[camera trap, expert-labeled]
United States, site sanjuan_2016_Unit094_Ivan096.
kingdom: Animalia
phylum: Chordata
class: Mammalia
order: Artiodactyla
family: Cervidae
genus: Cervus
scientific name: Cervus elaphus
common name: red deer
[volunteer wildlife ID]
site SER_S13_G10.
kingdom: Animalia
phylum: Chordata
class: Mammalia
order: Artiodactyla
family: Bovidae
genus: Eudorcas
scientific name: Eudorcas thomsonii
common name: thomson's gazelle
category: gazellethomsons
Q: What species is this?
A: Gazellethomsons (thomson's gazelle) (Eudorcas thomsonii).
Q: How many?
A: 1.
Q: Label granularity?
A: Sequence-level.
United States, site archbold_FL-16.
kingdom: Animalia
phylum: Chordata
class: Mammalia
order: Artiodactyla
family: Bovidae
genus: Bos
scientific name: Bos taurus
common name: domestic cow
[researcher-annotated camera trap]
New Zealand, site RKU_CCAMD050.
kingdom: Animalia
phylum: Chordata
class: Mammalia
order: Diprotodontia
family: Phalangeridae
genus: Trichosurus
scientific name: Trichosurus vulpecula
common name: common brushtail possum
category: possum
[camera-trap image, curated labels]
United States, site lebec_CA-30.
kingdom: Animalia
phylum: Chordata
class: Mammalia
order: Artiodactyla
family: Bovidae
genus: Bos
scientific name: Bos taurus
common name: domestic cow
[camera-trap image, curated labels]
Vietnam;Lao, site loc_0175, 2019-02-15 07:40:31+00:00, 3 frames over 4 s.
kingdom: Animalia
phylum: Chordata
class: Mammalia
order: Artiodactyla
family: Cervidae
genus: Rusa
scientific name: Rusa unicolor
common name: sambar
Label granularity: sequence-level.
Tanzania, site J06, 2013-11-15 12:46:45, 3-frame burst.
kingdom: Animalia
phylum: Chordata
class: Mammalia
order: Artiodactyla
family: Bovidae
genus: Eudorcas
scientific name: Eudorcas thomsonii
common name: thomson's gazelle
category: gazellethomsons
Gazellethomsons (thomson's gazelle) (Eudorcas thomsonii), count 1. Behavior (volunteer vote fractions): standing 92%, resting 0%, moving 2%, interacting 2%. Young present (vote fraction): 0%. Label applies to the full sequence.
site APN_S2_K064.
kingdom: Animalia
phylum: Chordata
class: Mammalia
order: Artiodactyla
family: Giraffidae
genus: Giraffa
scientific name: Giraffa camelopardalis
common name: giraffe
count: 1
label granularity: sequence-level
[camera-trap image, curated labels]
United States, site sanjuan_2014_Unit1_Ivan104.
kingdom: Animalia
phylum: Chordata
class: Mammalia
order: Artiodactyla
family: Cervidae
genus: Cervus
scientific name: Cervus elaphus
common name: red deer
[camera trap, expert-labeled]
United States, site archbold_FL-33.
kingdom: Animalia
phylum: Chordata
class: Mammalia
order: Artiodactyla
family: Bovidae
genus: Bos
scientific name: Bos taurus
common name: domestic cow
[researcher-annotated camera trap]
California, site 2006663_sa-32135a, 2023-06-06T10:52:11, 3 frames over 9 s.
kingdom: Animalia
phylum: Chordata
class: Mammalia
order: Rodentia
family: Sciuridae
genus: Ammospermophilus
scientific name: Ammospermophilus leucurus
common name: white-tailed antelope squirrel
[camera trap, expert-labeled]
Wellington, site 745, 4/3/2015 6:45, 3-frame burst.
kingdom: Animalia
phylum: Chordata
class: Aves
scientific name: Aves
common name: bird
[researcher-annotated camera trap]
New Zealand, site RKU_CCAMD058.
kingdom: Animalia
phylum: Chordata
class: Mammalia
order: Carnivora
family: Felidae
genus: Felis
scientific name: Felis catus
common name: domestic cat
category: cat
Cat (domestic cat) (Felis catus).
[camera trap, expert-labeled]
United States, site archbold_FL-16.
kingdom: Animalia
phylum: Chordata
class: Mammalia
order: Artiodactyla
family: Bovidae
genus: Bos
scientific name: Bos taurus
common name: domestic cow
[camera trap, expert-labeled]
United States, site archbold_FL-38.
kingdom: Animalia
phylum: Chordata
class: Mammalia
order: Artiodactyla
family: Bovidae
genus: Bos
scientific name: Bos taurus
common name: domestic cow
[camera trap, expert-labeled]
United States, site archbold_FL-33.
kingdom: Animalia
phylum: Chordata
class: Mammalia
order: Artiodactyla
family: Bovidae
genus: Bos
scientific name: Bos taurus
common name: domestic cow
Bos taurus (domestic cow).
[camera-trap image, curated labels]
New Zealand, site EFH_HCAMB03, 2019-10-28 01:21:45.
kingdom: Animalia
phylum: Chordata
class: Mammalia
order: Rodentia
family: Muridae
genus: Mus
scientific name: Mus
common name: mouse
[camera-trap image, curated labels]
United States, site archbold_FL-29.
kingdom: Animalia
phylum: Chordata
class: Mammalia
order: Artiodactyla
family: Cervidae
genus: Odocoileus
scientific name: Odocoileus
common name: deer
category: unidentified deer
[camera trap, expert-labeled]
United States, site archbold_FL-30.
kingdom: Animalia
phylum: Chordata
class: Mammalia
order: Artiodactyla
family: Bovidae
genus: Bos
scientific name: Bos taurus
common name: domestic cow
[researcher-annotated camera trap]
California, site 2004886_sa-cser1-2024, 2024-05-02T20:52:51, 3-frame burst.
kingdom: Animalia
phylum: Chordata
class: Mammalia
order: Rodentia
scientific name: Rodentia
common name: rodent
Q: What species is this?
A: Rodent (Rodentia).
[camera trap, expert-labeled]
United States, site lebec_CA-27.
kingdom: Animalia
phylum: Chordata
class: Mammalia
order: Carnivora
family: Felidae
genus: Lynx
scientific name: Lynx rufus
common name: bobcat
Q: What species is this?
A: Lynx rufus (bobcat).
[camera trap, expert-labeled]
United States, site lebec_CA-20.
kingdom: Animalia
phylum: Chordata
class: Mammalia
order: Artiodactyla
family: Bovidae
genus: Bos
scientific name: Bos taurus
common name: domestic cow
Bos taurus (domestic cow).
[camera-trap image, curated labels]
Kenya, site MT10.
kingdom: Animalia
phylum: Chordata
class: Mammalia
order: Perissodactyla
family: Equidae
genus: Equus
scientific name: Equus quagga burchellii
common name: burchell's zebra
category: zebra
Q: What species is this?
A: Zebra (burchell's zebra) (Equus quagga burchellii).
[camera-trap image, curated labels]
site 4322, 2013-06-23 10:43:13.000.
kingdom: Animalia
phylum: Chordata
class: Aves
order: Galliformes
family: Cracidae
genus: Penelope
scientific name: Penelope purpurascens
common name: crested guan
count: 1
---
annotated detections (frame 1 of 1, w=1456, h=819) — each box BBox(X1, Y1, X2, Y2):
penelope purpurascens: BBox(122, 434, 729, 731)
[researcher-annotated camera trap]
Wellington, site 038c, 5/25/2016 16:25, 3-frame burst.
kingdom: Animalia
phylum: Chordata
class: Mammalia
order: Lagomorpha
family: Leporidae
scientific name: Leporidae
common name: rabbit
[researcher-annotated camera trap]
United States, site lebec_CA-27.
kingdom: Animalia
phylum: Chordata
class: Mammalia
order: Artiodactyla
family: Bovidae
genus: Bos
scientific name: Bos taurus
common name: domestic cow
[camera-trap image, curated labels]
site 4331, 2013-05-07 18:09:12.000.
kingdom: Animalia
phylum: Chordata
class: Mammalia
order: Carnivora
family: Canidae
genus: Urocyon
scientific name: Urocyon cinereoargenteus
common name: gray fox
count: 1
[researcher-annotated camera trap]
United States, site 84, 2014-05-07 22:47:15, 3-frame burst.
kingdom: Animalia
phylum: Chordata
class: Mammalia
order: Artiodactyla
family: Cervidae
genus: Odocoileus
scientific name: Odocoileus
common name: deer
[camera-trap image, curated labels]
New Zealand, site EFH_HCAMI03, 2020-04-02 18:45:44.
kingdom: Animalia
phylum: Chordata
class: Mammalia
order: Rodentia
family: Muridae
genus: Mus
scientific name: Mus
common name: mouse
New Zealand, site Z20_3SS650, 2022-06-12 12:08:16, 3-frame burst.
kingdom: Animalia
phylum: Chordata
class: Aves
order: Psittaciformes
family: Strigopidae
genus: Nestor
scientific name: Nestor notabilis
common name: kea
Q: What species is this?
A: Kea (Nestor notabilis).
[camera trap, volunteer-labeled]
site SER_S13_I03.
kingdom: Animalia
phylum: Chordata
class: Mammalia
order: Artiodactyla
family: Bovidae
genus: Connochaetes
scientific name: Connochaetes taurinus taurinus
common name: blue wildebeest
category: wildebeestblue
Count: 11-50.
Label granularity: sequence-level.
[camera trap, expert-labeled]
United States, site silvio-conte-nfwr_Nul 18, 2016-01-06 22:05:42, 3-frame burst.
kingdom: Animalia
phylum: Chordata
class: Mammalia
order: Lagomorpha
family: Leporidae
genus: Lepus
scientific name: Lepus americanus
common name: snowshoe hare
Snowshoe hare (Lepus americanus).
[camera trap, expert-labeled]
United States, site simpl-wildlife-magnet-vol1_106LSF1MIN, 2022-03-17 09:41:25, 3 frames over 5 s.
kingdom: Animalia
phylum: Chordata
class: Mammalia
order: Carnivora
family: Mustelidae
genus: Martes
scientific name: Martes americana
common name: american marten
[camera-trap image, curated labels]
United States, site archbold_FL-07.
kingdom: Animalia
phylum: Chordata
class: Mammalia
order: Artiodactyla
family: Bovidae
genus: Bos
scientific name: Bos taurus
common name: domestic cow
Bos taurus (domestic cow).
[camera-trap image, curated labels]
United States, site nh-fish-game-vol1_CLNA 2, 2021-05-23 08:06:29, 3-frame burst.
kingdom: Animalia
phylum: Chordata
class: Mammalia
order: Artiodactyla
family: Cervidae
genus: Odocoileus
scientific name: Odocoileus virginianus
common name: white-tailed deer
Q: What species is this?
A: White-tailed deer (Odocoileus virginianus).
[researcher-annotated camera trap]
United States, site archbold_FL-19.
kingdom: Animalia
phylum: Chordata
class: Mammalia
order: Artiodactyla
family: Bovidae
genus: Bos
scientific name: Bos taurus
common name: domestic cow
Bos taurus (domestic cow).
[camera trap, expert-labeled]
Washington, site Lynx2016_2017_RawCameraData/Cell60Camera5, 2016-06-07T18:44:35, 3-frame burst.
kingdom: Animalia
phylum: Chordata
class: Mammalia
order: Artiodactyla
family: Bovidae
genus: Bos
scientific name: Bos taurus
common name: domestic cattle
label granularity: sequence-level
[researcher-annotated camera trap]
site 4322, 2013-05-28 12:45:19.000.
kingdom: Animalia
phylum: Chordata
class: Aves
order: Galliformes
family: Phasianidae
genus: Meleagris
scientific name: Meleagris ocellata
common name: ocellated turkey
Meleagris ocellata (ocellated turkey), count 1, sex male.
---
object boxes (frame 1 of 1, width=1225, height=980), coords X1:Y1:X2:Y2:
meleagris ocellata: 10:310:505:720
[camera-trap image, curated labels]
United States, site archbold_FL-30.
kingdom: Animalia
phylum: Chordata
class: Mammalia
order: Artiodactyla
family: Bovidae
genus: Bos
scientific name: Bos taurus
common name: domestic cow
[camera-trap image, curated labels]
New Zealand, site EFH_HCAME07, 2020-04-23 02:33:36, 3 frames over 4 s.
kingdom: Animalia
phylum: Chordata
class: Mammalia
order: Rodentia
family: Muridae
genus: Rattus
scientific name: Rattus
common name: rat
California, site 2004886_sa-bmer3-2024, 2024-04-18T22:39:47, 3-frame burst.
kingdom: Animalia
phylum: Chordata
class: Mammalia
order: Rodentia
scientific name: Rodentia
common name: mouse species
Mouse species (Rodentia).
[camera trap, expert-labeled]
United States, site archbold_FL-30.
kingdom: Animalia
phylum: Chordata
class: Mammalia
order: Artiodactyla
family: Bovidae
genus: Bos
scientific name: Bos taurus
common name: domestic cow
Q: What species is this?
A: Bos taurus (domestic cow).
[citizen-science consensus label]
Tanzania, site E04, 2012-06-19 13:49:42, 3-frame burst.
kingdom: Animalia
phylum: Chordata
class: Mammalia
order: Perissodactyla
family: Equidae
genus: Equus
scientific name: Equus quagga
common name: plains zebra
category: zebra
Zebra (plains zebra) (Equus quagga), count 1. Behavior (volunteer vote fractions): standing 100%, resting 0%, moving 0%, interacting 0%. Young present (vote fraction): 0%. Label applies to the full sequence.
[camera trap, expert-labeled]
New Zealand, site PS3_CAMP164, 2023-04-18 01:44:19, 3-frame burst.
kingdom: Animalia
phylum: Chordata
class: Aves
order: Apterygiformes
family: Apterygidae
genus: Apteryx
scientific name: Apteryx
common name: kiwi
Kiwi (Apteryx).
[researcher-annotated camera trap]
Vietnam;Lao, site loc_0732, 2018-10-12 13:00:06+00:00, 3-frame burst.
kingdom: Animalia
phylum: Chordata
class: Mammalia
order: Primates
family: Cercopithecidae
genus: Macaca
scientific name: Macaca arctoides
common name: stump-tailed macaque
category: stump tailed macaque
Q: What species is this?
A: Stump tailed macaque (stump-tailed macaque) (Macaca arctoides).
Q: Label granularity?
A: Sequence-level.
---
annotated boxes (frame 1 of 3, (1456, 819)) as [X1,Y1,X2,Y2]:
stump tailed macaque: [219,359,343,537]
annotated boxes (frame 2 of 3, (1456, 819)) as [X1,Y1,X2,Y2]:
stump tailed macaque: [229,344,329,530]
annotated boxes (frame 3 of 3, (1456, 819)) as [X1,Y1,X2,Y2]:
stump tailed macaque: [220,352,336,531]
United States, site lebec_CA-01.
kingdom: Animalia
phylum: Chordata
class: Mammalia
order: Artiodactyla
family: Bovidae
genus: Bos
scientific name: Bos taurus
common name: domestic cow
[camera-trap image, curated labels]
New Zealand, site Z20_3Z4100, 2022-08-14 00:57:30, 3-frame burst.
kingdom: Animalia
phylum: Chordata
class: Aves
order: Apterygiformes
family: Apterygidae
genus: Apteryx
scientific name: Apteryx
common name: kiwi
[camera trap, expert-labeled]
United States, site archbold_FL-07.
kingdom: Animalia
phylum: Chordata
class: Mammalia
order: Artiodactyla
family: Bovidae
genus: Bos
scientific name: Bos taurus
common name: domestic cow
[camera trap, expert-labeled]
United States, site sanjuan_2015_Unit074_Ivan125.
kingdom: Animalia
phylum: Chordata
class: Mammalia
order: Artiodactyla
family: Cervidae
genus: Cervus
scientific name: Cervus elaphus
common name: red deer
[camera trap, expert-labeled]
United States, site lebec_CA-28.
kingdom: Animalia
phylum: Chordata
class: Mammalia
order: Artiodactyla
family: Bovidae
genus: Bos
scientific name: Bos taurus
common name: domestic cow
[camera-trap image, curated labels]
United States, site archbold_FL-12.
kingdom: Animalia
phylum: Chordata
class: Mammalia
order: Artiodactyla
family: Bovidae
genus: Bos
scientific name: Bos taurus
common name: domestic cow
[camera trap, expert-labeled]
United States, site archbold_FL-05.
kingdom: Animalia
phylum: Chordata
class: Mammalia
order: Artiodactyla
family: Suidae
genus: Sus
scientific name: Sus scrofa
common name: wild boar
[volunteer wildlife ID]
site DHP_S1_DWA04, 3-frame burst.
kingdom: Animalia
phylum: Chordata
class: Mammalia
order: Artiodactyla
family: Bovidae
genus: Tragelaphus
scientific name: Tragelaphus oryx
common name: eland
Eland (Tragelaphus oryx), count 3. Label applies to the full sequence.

## Work to be completed
Repeat exactly the lines of the material above, taking the first line, the line with "site APN_S2_K064.", and every line between them.

## Solution for this problem
[camera trap, expert-labeled]
United States, site sanjuan_2016_Unit094_Ivan096.
kingdom: Animalia
phylum: Chordata
class: Mammalia
order: Artiodactyla
family: Cervidae
genus: Cervus
scientific name: Cervus elaphus
common name: red deer
[volunteer wildlife ID]
site SER_S13_G10.
kingdom: Animalia
phylum: Chordata
class: Mammalia
order: Artiodactyla
family: Bovidae
genus: Eudorcas
scientific name: Eudorcas thomsonii
common name: thomson's gazelle
category: gazellethomsons
Q: What species is this?
A: Gazellethomsons (thomson's gazelle) (Eudorcas thomsonii).
Q: How many?
A: 1.
Q: Label granularity?
A: Sequence-level.
United States, site archbold_FL-16.
kingdom: Animalia
phylum: Chordata
class: Mammalia
order: Artiodactyla
family: Bovidae
genus: Bos
scientific name: Bos taurus
common name: domestic cow
[researcher-annotated camera trap]
New Zealand, site RKU_CCAMD050.
kingdom: Animalia
phylum: Chordata
class: Mammalia
order: Diprotodontia
family: Phalangeridae
genus: Trichosurus
scientific name: Trichosurus vulpecula
common name: common brushtail possum
category: possum
[camera-trap image, curated labels]
United States, site lebec_CA-30.
kingdom: Animalia
phylum: Chordata
class: Mammalia
order: Artiodactyla
family: Bovidae
genus: Bos
scientific name: Bos taurus
common name: domestic cow
[camera-trap image, curated labels]
Vietnam;Lao, site loc_0175, 2019-02-15 07:40:31+00:00, 3 frames over 4 s.
kingdom: Animalia
phylum: Chordata
class: Mammalia
order: Artiodactyla
family: Cervidae
genus: Rusa
scientific name: Rusa unicolor
common name: sambar
Label granularity: sequence-level.
Tanzania, site J06, 2013-11-15 12:46:45, 3-frame burst.
kingdom: Animalia
phylum: Chordata
class: Mammalia
order: Artiodactyla
family: Bovidae
genus: Eudorcas
scientific name: Eudorcas thomsonii
common name: thomson's gazelle
category: gazellethomsons
Gazellethomsons (thomson's gazelle) (Eudorcas thomsonii), count 1. Behavior (volunteer vote fractions): standing 92%, resting 0%, moving 2%, interacting 2%. Young present (vote fraction): 0%. Label applies to the full sequence.
site APN_S2_K064.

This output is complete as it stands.